We had received some questions on Quadratic equations, But I wasnt able to do one. Here it goes:
Let $a,b$ be natural numbers $a>1$. Also, $p$ is a prime number. If $ax^2+bx+c=p$ for 2 distinct integral values of $x$. Then the number of integral roots of the equation $ax^2+bx+c=2p$ is ? Well I know the answer is $0$, But I am not able to get it properly.
On
A plan for proving that the latter equation cannot have integer roots, so assuming contrariwise. I left small gaps on purpose.

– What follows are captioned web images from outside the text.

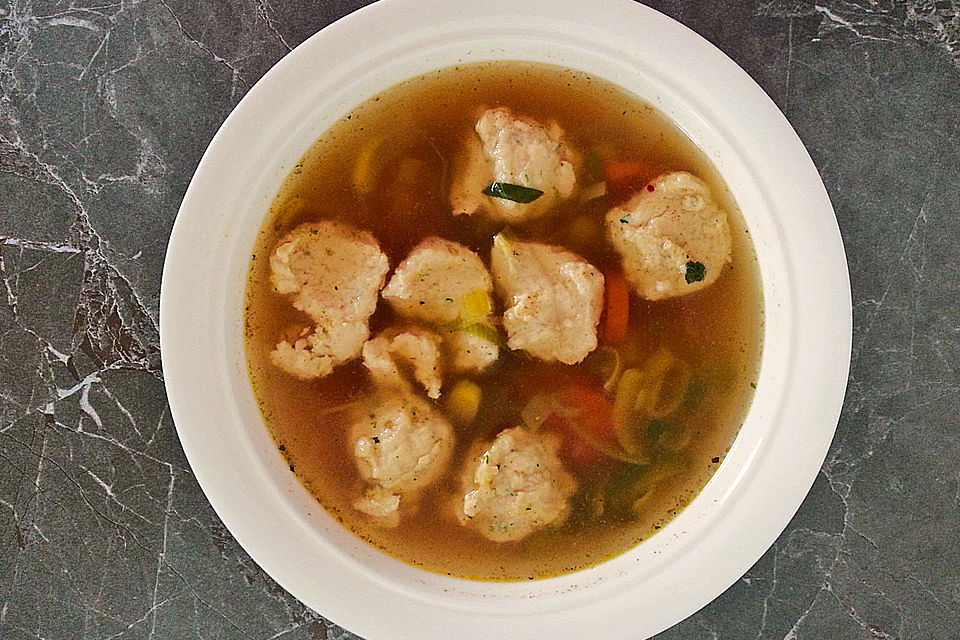 Gemüsesuppe mit Fischklößchen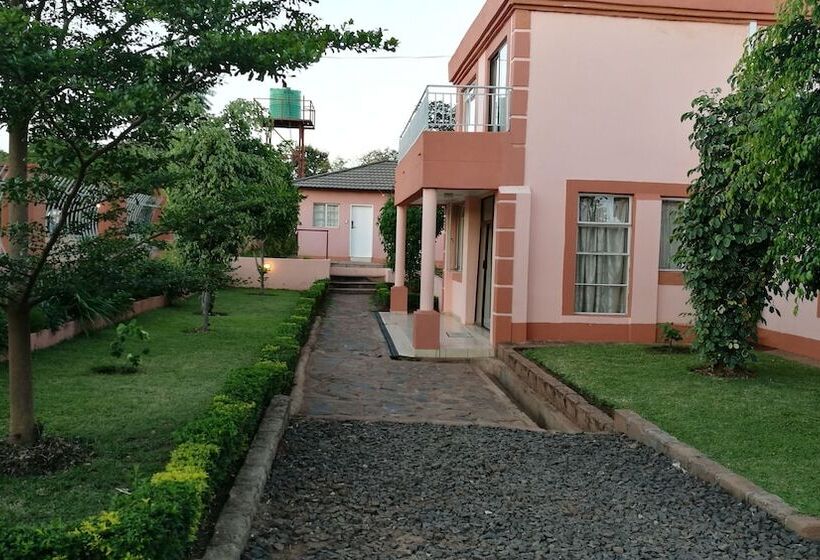 پانسیون Lepatino Bed & Breakfast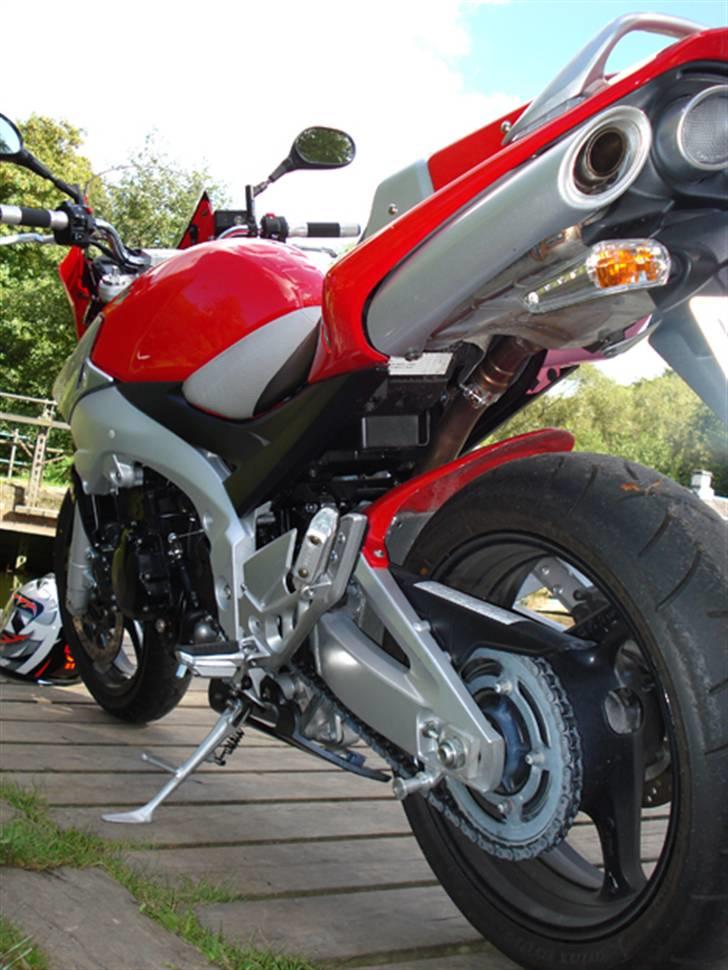 Suzuki GSR 600 S "TIL SALG" billede 18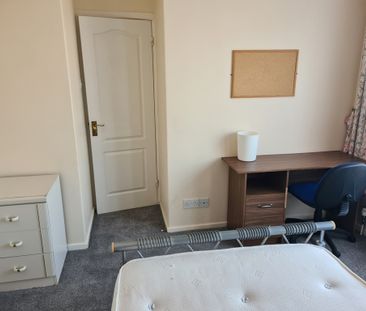 4 Bed Student Accommodation - Photo 2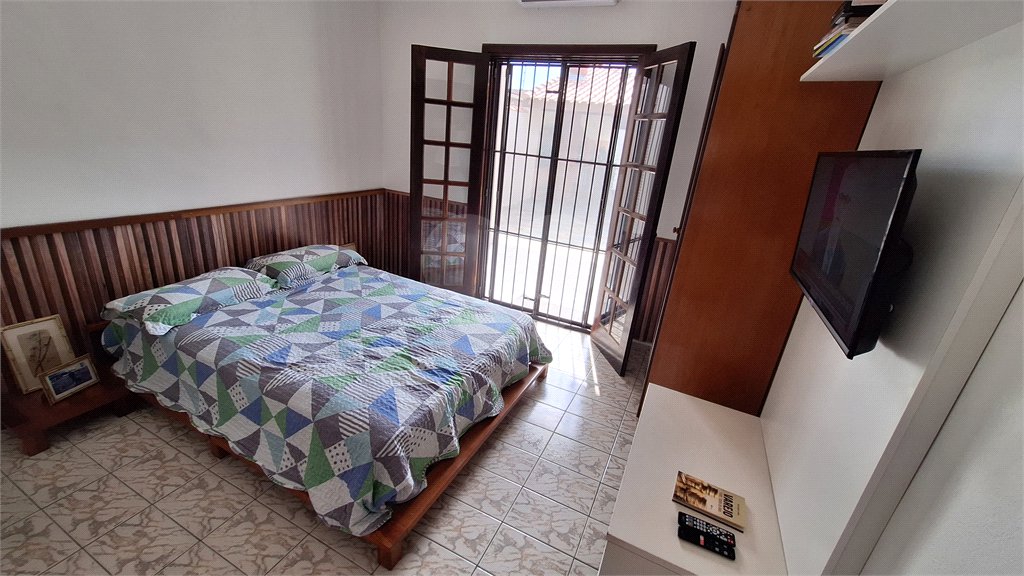Casa térrea á venda - Peruíbe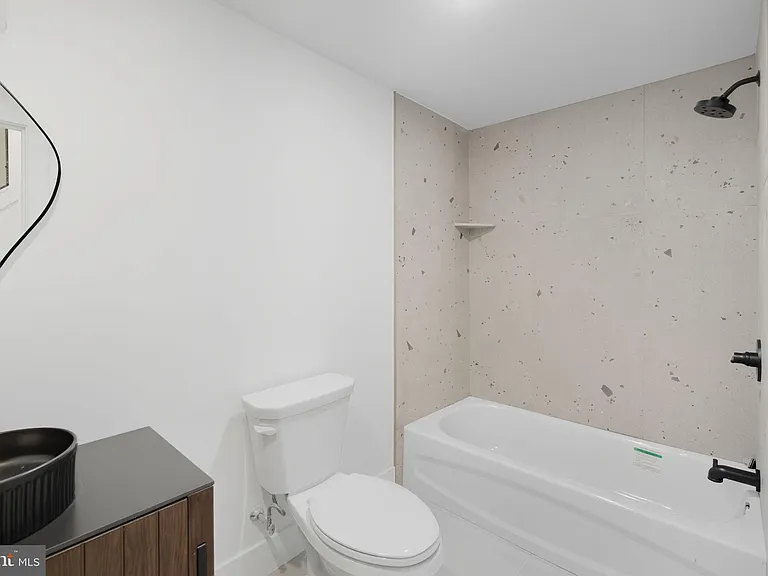 2713 W Montgomery Ave #A — Photo 18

Once you are convinced that $a$ divides $b$,$c-p$ and $c-2p$ and that $a=p$, replace $b$ by $p\bar{b}$ and $c-p$ by $p\bar{c}$. Then the equations become (if we divide $p$ out) $x^2+\bar{b}x+\bar{c}$ and $x^2+\bar{b}x+\bar{c}-1$. Then look at the discriminants of both equations: they are $\sqrt{\bar{b}^2-4\bar{c}}$ and $\sqrt{\bar{b}^2-4\bar{c}+4}$. Since the discriminants should be integer, the expressions under the root have to be squares: $\bar{b}^2-4\bar{c}=u^2$ and $\bar{b}^2-4\bar{c}+4 =v^2$ for some integers $u$ and $v$. Then we have that $v^2-u^2=4$. A little calculation shows that $u=0$ and $v=\pm 2$. But $u$ cannot be zero since otherwise the discriminant of the first equation is also zero and both roots of the first equation coincide.